In the embodiment of FIG. 5 where like reference numerals are used for parts corresponding to those in the embodiment of FIGS. 1 and 2, side venting ports 61 are formed below the blow-out disc 13, directed downwardly and outwardly through the casing of the sub-assembly 4. The ports are distributed around the casing and are suitably adapted to receive releasable nozzles which may be selected to regulate the fluid flow rate therethrough according to hydraulic requirements, or releasable plugs to blank-off selected venting ports 61. In use the sub-assembly is positioned in a lower part of a drillstring assembly, generally as described with reference to FIG. 3, above a seat for the ball 17 through which a main fluid flow path passes. When the fluid flow is increased to a rate at which the disc 13 ruptures and the ball 17 is blown out by the fluid flow and driven against the seat, the main fluid flow path is closed. An alternative fluid flow path will be provided generally as described in connection with FIGS. 3 and 4 for the flow of fluid to a down-hole tool or between inner and outer core barrels. The effect of the vent ports 61 is to allow for increased flow of fluid than might be required by the down-hole tool or device and thereby allow the higher flow rate through the down-hole motor or turbine disposed above the drop-ball sub-assembly with consequent generation of increased power.
In addition to the use of replaceable nozzles in the venting ports 61 it is advantageous to employ replaceable nozzles in the bores 21 bypassing the drop-ball 17 and disc 13 so that fluid flow rate therethrough may be regulated by selection of appropriate nozzles to suit hydraulic requirements.

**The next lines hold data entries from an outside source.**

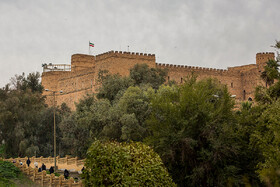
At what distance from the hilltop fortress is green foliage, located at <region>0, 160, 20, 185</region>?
20.2 meters

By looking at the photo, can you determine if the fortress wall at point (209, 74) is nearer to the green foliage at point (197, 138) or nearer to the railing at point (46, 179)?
the green foliage at point (197, 138)

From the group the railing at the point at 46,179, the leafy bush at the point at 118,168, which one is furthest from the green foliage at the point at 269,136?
the railing at the point at 46,179

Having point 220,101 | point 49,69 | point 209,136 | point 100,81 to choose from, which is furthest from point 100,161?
point 49,69

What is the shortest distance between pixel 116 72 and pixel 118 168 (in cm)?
3062

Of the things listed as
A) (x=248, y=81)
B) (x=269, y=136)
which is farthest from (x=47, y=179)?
(x=248, y=81)

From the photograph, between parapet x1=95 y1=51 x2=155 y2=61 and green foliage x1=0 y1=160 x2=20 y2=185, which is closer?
green foliage x1=0 y1=160 x2=20 y2=185

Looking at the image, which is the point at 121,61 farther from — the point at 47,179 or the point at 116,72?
the point at 47,179

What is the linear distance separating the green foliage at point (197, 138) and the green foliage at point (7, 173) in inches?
303

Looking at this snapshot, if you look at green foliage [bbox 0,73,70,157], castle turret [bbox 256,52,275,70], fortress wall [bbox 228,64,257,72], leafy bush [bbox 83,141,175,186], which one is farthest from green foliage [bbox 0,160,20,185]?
castle turret [bbox 256,52,275,70]

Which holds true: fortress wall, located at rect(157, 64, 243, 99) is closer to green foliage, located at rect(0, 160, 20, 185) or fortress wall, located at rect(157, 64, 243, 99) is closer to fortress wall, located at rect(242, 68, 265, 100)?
fortress wall, located at rect(242, 68, 265, 100)

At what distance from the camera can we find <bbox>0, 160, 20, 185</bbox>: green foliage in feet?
84.8

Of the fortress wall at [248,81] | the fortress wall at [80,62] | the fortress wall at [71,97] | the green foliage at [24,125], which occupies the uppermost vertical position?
the fortress wall at [80,62]

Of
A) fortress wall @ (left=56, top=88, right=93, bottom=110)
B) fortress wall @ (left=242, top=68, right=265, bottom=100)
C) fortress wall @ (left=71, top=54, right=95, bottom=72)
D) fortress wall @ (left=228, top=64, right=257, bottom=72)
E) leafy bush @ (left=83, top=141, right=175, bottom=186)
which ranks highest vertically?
fortress wall @ (left=71, top=54, right=95, bottom=72)

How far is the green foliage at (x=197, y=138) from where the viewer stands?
24281 mm
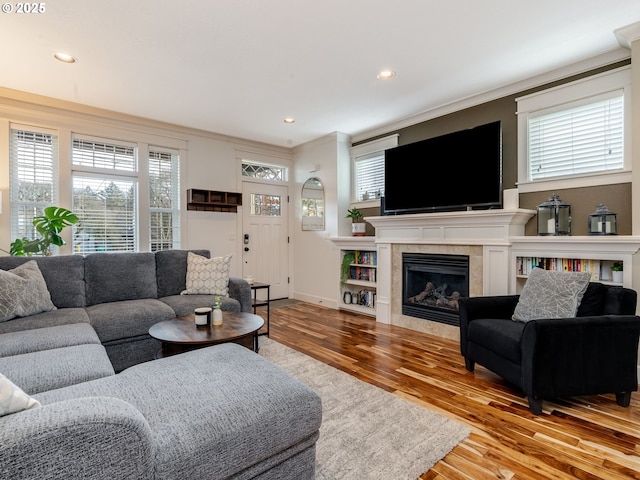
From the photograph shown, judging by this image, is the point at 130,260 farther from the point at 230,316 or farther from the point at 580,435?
the point at 580,435

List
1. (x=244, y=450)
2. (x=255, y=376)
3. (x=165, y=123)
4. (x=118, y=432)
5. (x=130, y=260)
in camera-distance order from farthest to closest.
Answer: (x=165, y=123), (x=130, y=260), (x=255, y=376), (x=244, y=450), (x=118, y=432)

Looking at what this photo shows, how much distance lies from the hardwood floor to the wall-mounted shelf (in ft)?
7.74

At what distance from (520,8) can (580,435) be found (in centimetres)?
273

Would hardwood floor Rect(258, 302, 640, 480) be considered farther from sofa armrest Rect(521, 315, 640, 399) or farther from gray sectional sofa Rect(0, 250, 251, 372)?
gray sectional sofa Rect(0, 250, 251, 372)

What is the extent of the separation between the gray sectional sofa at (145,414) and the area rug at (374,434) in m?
0.37

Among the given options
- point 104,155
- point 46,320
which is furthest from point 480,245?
point 104,155

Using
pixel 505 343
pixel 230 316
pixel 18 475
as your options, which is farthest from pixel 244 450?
pixel 505 343

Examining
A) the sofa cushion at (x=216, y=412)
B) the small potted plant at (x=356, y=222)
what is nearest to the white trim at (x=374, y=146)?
the small potted plant at (x=356, y=222)

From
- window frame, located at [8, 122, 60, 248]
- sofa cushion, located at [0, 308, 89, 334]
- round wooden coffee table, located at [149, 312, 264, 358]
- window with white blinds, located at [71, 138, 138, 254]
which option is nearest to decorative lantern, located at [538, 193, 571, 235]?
round wooden coffee table, located at [149, 312, 264, 358]

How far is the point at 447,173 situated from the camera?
12.4 feet

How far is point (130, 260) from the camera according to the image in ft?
11.3

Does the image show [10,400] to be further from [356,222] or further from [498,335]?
[356,222]

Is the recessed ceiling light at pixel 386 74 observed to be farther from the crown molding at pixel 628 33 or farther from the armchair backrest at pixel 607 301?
the armchair backrest at pixel 607 301

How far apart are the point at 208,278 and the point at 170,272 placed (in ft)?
1.50
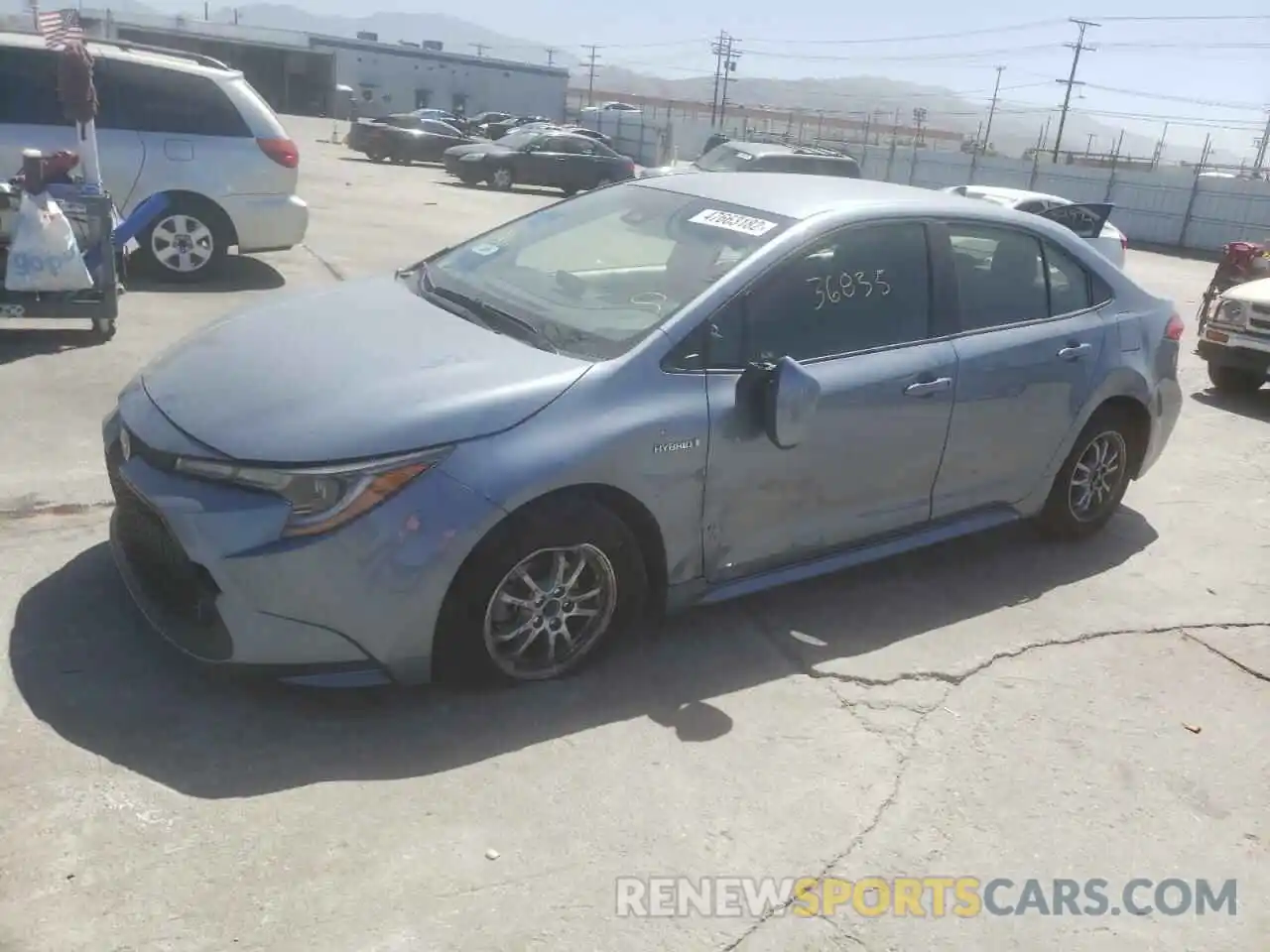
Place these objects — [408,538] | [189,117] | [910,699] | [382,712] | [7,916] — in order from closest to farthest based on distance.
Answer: [7,916] → [408,538] → [382,712] → [910,699] → [189,117]

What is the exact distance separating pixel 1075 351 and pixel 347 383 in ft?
10.2

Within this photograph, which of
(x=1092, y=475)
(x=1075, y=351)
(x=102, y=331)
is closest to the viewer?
(x=1075, y=351)

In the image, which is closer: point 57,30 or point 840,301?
point 840,301

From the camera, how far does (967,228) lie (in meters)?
4.43

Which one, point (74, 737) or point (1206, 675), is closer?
point (74, 737)

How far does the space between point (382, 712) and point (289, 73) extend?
65703 millimetres

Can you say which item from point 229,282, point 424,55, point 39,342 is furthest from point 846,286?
point 424,55

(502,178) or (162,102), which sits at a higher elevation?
(162,102)

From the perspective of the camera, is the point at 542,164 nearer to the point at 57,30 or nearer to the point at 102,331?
the point at 57,30

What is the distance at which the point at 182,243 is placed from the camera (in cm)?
898

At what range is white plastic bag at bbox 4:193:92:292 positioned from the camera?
21.3 feet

The blow-out disc 13 may be of various forms but is suitably adapted on rupture to fragment into at least three pieces so as readily to be discharged and without risk of preventing proper seating of the ball 17 on its lower seat. In its simplest form as shown in FIGS. 6A and 7A the disc 13 is flat circular and of uniform cross-section. As shown in FIGS. 6B and 7B the disc 13 may be flat circular and of generally uniform cross-section but formed close to its periphery with an annular recess 71 on one side, thereby reducing the thickness and preventing a weakened peripheral zone to facilitate rupture on blow-out. In the embodiment of FIGS. 6C and 7C the disc 13 is formed in its upper side with a concentric circular recess 72 of uniform depth and on its lower side with a peripheral annular recess 73 of larger internal diameter than the upper recess 72 defining an upper peripheral flange or edge portion 74, for support on the recess 12 of the seat member 8 of a drop-ball sub-assembly, and a central flat portion 75 displaced downwardly therefrom. The embodiment of FIGS. 6D and 7D is generally of the form of that of FIGS. 6C and 7D but with a cruciform arrangement of radial ribs 76 formed integrally therewith within the upper circular recess 72 and dividing the recess into quadrants 77. The quadrant pattern effect on the upper, ball retaining surface of the disc causes the disc to rupture in segments on blow-out. The discs of FIGS. 6B 6C and 6D are examples of how stress points for predictable shear fracture can be obtained and are not exhaustive.